Bridging the disciplines

- February 5, 2009

Professor Rob Jamieson. (Danny Abriel Photo)

The Environment, Sustainability and Society program will prove to be a powerful combination with the university’s new undergraduate degree in Environmental Engineering, according to Prof. Rob Jamieson.

Environmental engineering provides students with an understanding of the capabilities, limitations and appropriate use of current environmental control technologies. This will be balanced with the new program’s broader focus on social issues such as globalization, entrepreneurship and demographics, among others.

Rob Jamieson’s personal academic path traces the development of his current field of environmental engineering. A biology major when he first started his undergraduate studies, Prof. Jamieson was most interested in environmental issues and engineering solutions.

In the early 1990s, Canadian universities began developing environmental engineering programs. Eventually, he switched into a similar program in biological engineering at Dalhousie that had an environmental engineering stream.

Prof.
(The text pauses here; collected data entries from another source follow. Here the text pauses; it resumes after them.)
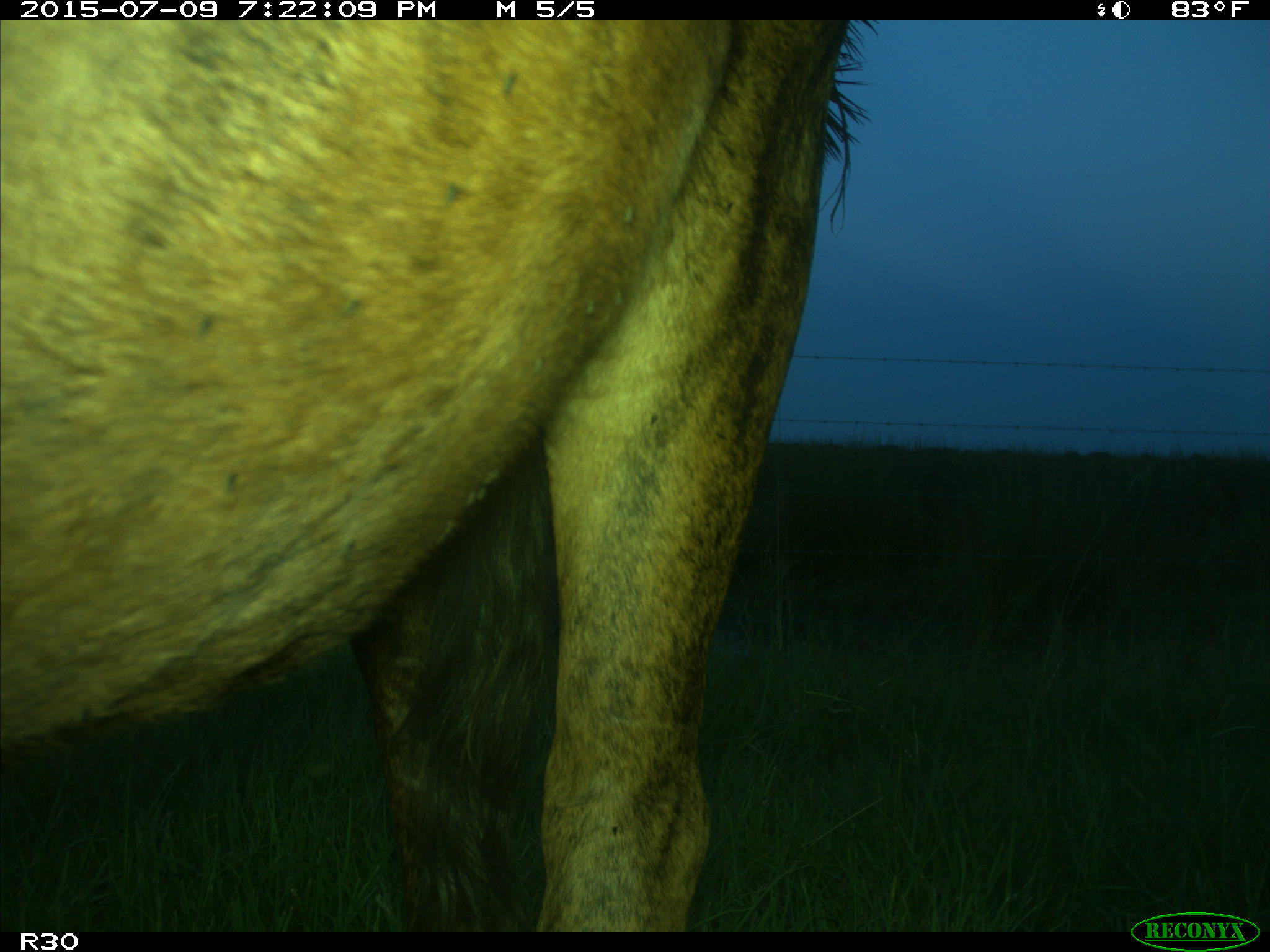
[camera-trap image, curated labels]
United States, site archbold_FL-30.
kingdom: Animalia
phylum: Chordata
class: Mammalia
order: Artiodactyla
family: Bovidae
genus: Bos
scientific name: Bos taurus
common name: domestic cow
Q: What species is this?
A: Bos taurus (domestic cow).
Jamieson’s academic trajectory parallels what he believes to be a vital component in the success of current environmental engineering programs: an integration of several disciplines, both scientific and socio-political.

“A major trend in environmental engineering, and the environmental management field in general, is the need for interdisciplinary collaboration,” he says. “Solutions to most of our major problems will require integration of technical, social, legal, and economic disciplines.”
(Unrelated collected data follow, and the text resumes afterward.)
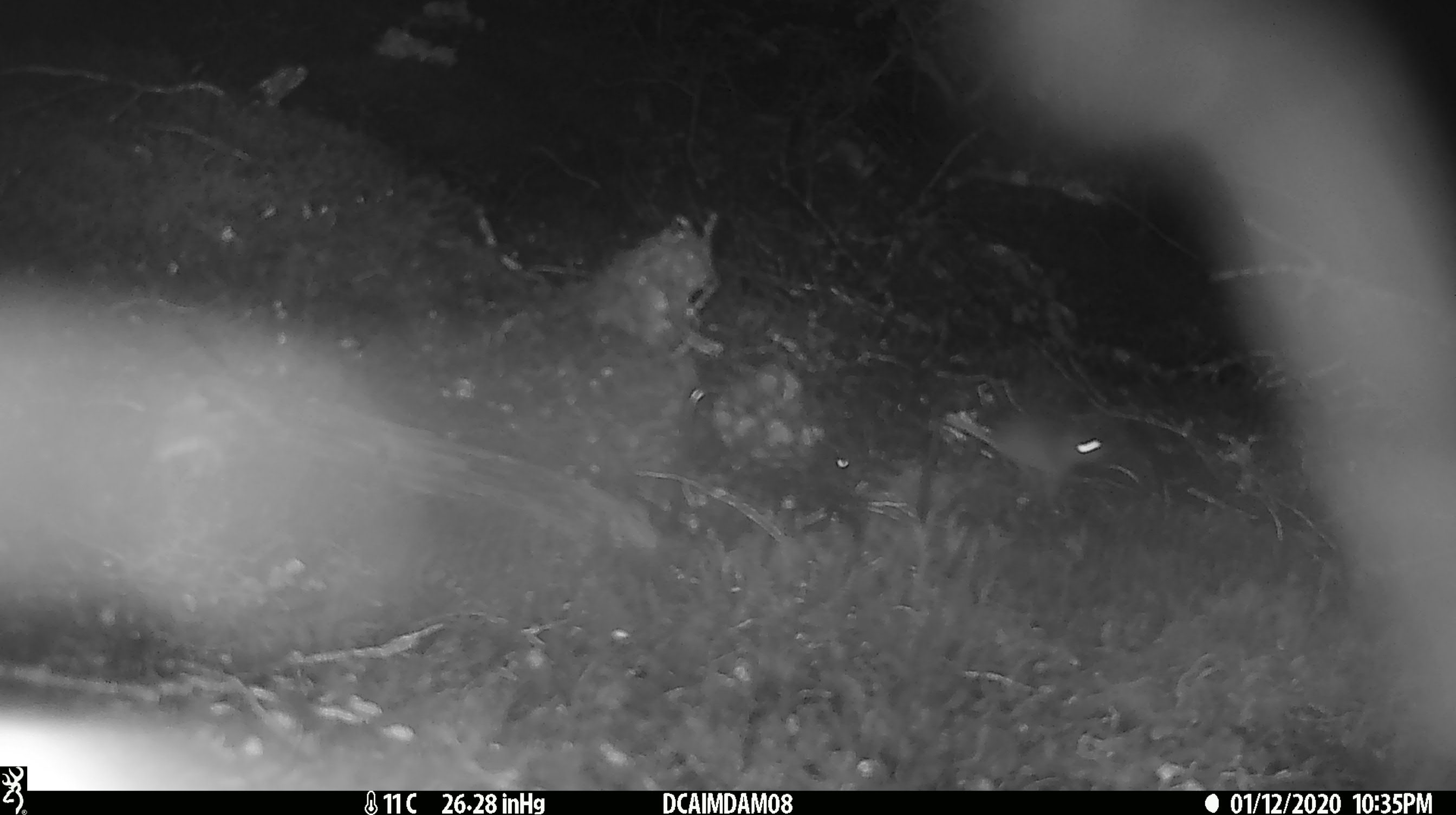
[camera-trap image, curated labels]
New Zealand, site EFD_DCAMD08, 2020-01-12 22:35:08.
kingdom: Animalia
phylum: Chordata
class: Mammalia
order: Rodentia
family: Muridae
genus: Mus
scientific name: Mus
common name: mouse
Now an assistant professor of environmental engineering in Dalhousie’s degree program, which began in 2004, Prof. Jamieson describes his field as a fusion of science – ecology, biology and chemistry – and engineering principles.

“The focus is on the protection of the environment and human health,” he says.

More specifically, environmental engineers study how pollutants are generated and transported, their potential impacts on the environment, and how to design systems and strategies to mitigate these impacts.

Water quality management and how myriad pollutants move within land and water systems is the focus of Prof. Jamieson’s research. These studies are used to develop waste management strategies that will ultimately minimize pollutants to ensure healthy water resources and aquatic systems.

“We need to understand how our activities, be it forestry, agriculture or urbanization, influence water quality, and then see how we can reduce these impacts,” he says.

Since environmental engineering is a new and innovative field, practical problems requiring creative solutions arise constantly. Since the field is evolving, Dalhousie’s undergraduate and graduate students can acquire practical experience devising environmental management solutions for Nova Scotia and beyond. This term, a group of his undergraduates are designing water resource management solutions for local municipalities as part of their senior-year design project course.

As a burgeoning technological field, environmental engineering, in collaboration with other disciplines, can help answer some of the more pressing problems facing society.